• **Task description**
Please show every line in the records below that contains the word "shown", copied in full.

** START OF Exercise inputs **

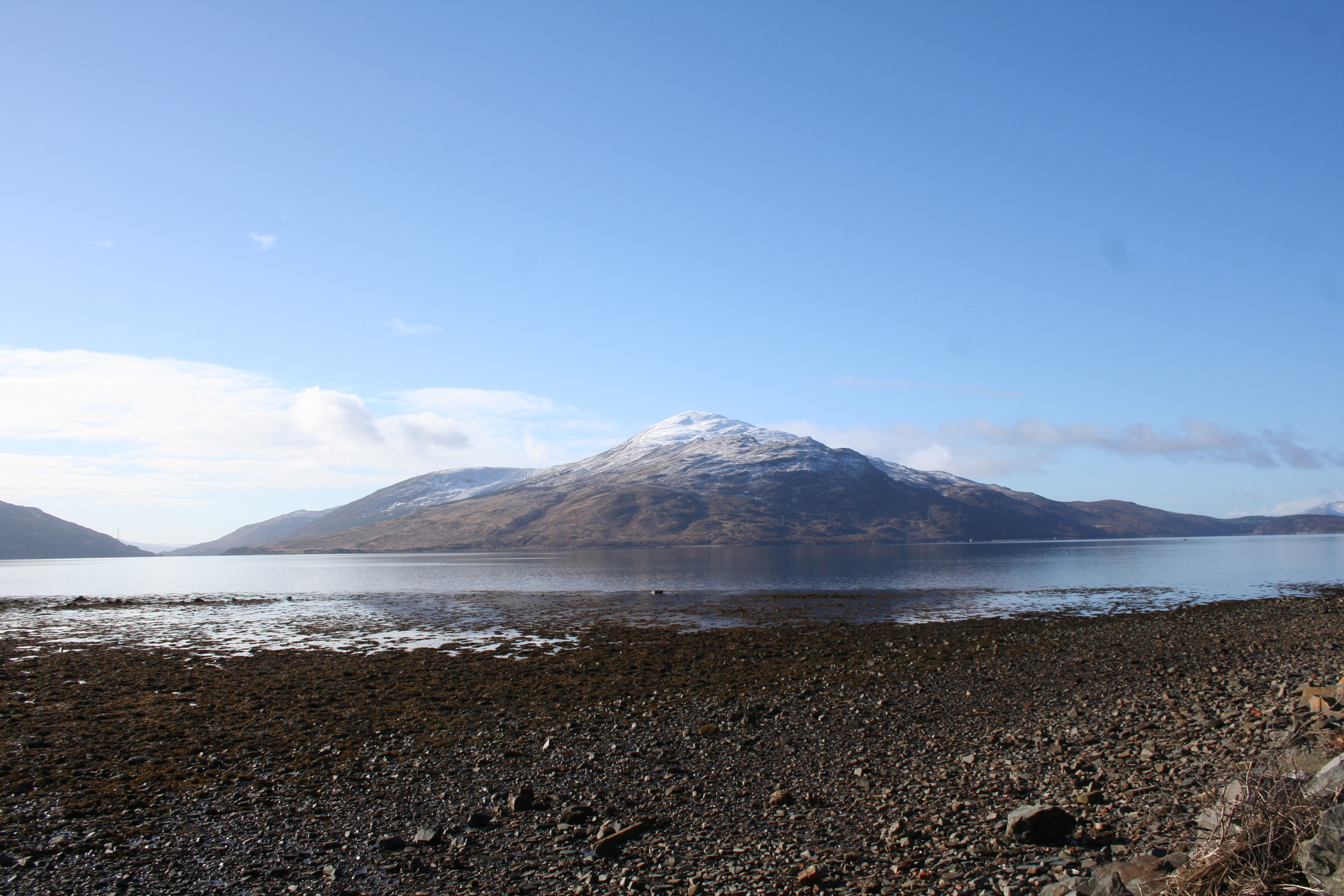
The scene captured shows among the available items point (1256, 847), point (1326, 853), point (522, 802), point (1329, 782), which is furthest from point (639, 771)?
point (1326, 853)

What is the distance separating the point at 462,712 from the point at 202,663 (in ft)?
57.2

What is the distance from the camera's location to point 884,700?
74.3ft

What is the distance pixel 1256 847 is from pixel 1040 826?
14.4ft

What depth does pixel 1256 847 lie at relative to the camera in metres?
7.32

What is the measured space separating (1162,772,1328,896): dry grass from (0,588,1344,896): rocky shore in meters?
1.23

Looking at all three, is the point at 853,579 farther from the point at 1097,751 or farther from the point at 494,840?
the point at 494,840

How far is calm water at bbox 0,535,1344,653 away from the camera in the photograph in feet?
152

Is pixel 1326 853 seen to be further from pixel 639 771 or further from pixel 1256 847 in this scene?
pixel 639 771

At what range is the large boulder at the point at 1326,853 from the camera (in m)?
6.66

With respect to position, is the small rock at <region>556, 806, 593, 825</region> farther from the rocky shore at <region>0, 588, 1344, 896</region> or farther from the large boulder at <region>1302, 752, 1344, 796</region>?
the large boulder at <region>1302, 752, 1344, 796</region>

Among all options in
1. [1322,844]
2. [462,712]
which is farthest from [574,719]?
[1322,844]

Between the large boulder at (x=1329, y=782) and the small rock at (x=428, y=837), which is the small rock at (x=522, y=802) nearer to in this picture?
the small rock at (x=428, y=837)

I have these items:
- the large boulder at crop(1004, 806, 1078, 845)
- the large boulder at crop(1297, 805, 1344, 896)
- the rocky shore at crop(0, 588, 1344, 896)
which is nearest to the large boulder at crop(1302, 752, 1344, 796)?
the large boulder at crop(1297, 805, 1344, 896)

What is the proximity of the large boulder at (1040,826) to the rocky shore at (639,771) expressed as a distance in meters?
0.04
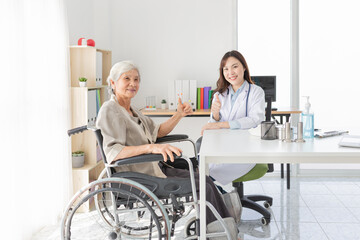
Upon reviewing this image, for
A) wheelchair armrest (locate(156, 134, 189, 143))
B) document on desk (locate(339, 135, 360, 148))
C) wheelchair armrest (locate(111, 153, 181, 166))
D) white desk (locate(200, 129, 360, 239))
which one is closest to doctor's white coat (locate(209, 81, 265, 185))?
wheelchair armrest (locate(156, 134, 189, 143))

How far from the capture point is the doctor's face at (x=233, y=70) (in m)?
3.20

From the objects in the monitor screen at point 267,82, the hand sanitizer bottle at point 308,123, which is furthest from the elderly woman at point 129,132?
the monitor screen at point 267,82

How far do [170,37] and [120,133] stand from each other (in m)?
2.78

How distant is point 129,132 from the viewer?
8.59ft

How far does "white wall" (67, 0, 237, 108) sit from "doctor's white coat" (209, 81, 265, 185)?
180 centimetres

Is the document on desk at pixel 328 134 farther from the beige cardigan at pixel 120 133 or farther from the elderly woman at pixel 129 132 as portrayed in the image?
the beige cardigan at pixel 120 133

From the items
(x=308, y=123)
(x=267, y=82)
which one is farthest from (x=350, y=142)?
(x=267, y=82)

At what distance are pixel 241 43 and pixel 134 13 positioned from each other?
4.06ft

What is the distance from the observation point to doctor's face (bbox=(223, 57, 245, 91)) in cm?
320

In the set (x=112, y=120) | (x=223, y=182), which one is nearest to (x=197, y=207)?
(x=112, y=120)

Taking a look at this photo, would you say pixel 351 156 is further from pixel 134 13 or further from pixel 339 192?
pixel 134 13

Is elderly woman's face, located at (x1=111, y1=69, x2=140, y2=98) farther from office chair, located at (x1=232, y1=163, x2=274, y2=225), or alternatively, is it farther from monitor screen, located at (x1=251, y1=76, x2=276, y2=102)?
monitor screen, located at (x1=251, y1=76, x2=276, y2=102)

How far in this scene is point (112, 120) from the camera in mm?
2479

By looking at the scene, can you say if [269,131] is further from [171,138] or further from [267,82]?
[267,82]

** END OF Exercise inputs **
** START OF Exercise inputs **

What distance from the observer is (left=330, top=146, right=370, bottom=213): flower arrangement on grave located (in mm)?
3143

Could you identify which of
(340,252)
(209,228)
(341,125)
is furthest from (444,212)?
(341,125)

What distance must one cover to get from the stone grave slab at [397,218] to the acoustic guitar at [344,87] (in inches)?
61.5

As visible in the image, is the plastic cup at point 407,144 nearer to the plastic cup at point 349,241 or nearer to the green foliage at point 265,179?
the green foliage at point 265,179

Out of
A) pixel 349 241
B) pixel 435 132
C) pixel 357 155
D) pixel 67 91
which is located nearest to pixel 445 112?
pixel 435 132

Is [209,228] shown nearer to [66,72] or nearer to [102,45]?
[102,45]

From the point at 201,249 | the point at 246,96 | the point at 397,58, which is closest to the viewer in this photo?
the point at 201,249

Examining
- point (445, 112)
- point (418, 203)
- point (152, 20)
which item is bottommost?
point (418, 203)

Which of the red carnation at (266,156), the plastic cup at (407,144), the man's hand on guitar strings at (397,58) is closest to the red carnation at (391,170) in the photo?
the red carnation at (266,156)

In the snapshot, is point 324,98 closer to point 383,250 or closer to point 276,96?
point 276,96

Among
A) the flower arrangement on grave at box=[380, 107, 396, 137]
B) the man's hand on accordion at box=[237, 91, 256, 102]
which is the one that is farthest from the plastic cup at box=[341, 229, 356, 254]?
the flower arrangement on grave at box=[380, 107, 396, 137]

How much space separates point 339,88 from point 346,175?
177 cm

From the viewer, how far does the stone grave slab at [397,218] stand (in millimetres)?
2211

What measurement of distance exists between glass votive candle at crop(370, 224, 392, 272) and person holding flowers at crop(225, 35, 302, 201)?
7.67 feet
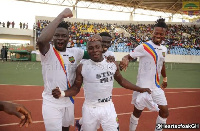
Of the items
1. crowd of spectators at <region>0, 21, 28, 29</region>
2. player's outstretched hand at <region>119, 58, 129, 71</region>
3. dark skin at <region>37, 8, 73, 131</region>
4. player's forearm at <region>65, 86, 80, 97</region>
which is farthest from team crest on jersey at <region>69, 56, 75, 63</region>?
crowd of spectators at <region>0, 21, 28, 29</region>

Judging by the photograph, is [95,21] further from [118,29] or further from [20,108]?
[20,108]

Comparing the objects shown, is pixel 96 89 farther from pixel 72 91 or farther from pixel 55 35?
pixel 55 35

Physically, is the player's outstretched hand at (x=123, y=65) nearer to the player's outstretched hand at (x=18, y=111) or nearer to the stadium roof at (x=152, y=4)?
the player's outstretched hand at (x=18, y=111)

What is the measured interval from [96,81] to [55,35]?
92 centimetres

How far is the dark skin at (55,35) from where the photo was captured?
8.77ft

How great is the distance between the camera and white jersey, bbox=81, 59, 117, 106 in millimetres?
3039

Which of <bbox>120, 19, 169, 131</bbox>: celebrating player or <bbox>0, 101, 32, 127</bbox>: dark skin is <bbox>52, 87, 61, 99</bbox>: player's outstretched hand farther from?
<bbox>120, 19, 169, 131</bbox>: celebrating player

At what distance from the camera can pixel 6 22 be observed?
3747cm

** END OF Exercise inputs **
** START OF Exercise inputs **

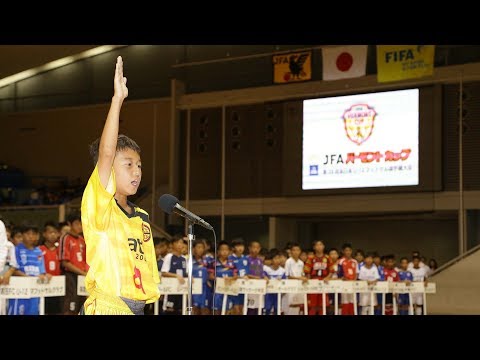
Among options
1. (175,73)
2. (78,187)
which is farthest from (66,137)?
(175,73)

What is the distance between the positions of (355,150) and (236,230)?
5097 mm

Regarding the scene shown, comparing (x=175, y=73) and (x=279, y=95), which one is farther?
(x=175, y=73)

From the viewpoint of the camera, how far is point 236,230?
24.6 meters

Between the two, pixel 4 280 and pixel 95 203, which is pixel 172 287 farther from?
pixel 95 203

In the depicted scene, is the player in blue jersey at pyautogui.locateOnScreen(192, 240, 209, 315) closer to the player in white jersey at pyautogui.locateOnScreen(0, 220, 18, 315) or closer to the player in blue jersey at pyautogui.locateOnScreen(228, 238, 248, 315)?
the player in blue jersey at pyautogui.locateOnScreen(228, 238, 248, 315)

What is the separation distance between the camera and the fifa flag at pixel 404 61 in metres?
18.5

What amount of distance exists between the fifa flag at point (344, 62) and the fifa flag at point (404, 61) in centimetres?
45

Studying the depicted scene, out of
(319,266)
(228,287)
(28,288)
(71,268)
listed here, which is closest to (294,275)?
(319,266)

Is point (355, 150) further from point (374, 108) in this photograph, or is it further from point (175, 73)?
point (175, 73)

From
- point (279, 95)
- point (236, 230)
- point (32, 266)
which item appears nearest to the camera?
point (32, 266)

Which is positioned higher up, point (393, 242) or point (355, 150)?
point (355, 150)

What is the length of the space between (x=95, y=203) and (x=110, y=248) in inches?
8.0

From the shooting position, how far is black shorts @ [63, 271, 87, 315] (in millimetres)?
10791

** END OF Exercise inputs **

• **Result for this task**
Is [209,228] shown nearer to [66,72] or nearer to [102,45]?
Comparing the objects shown, is pixel 96 89 farther from pixel 72 91 or farther from pixel 55 35?
Regarding the scene shown, comparing (x=175, y=73) and (x=279, y=95), which one is farther?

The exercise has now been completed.